Items from a dataset:
--*--
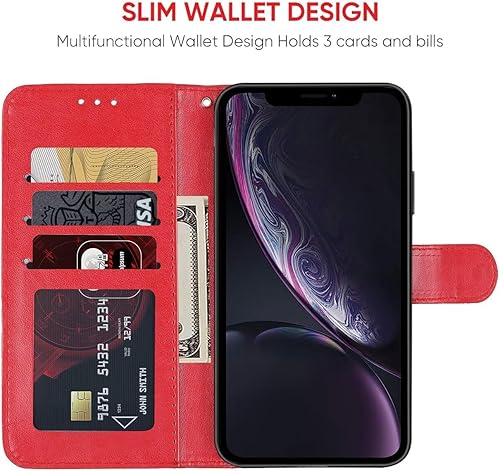 Miniatura 2 de Funda para iPhone XR con protector de pantalla de vidrio templado, funda de cuero con diseño de flor para tarjeta de crédito con soporte para iPhone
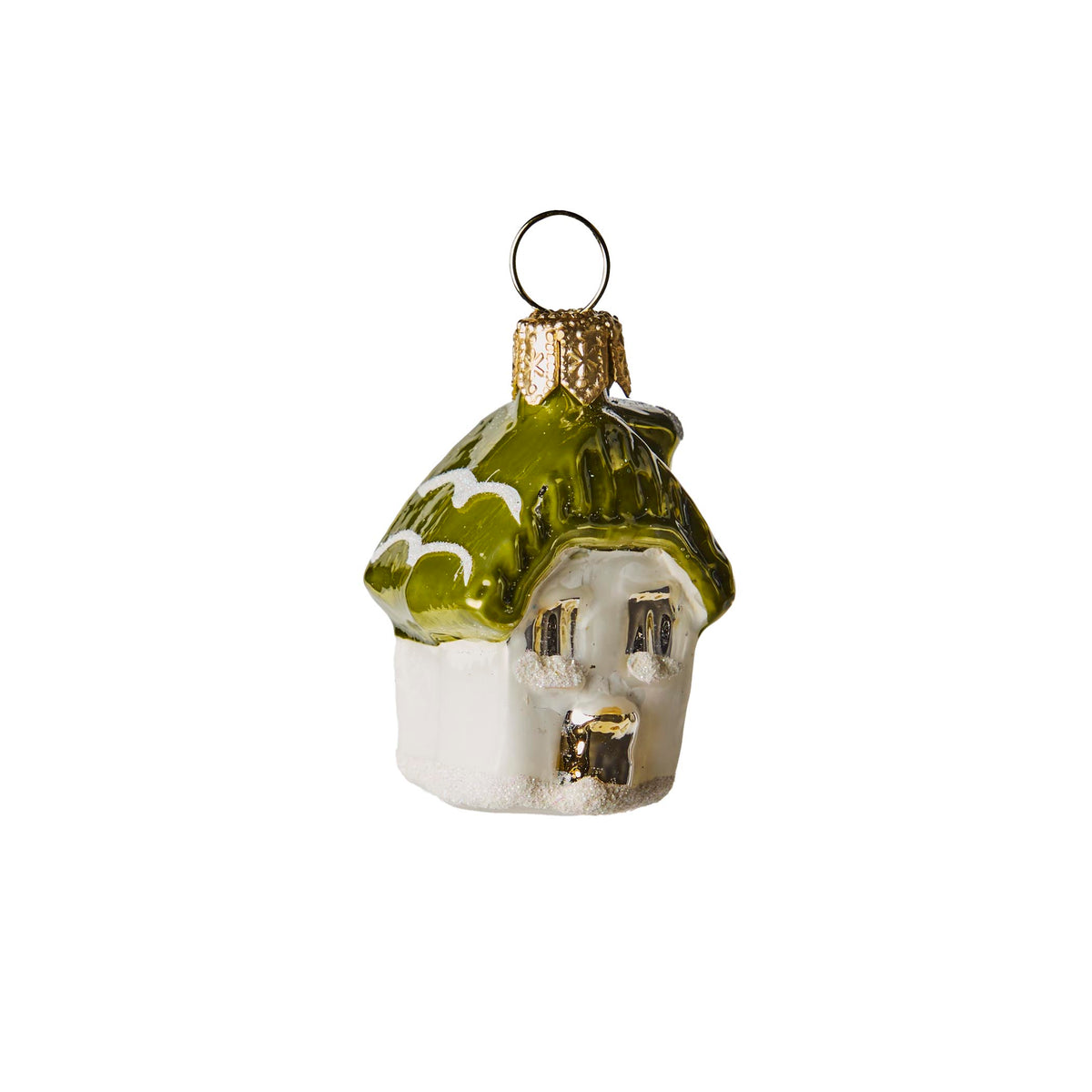 Hand Blown Glass Hanging Ornament, Mini Green Cottage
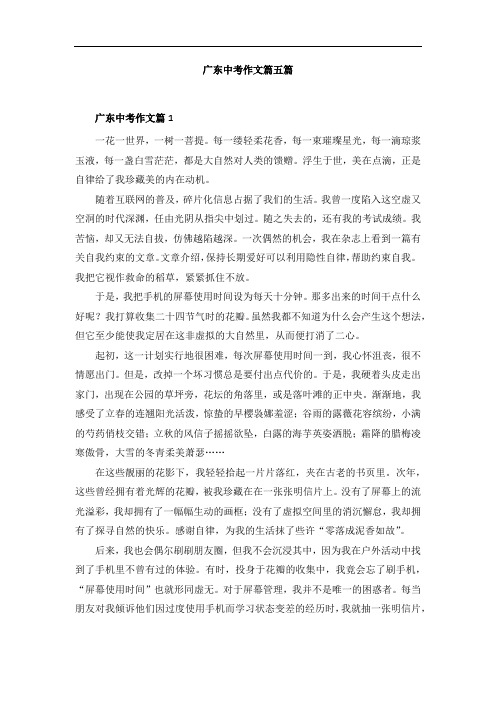 广东中考作文篇五篇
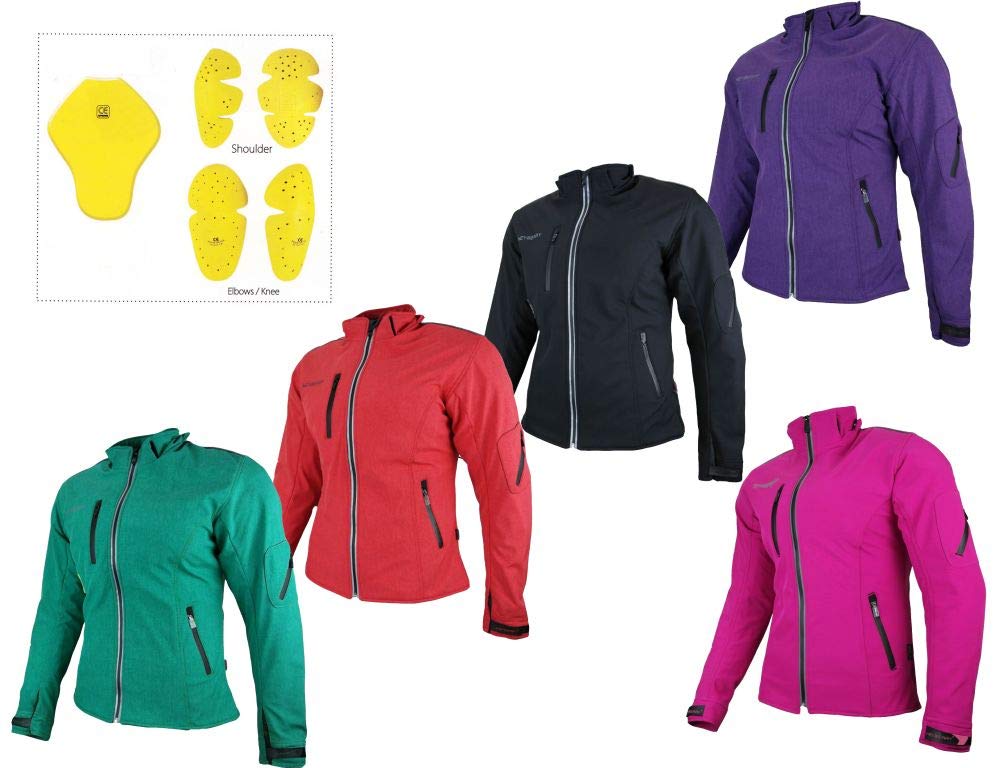 HEYBERRY Damen Soft Shell Motorradjacke Roller Protektoren S bis XXL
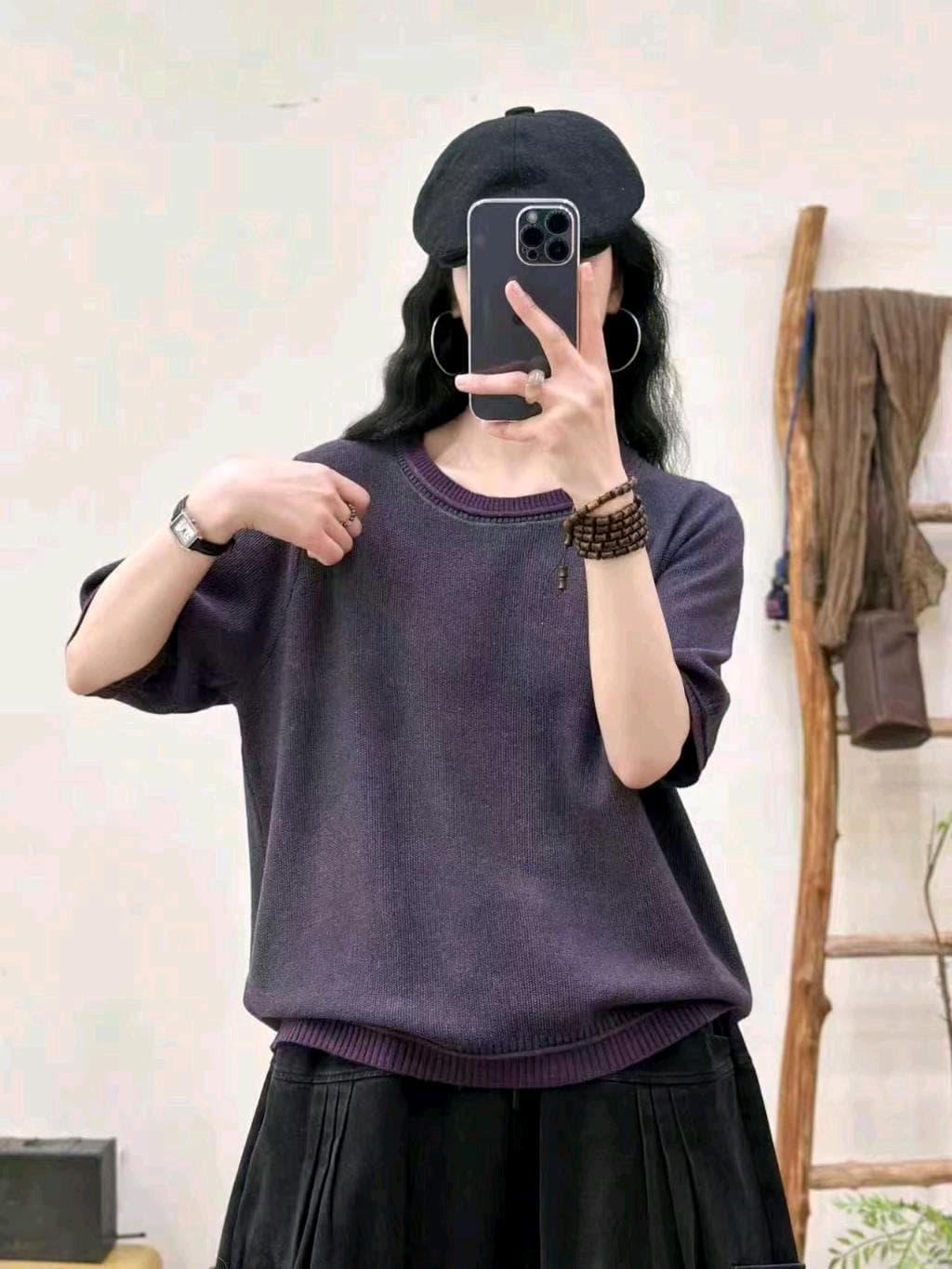 고급 한국 스타일 티셔츠 페이크 레이어드 라운드 넥 외국 가스 연령 감소 얇은 스타일 짧은 소매 위버 여름 아마 맨위 상세 이미지 3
--*--
Can you print all five lines above word for word, leaving the pictures out?

 Miniatura 2 de Funda para iPhone XR con protector de pantalla de vidrio templado, funda de cuero con diseño de flor para tarjeta de crédito con soporte para iPhone
 Hand Blown Glass Hanging Ornament, Mini Green Cottage
 广东中考作文篇五篇
 HEYBERRY Damen Soft Shell Motorradjacke Roller Protektoren S bis XXL
 고급 한국 스타일 티셔츠 페이크 레이어드 라운드 넥 외국 가스 연령 감소 얇은 스타일 짧은 소매 위버 여름 아마 맨위 상세 이미지 3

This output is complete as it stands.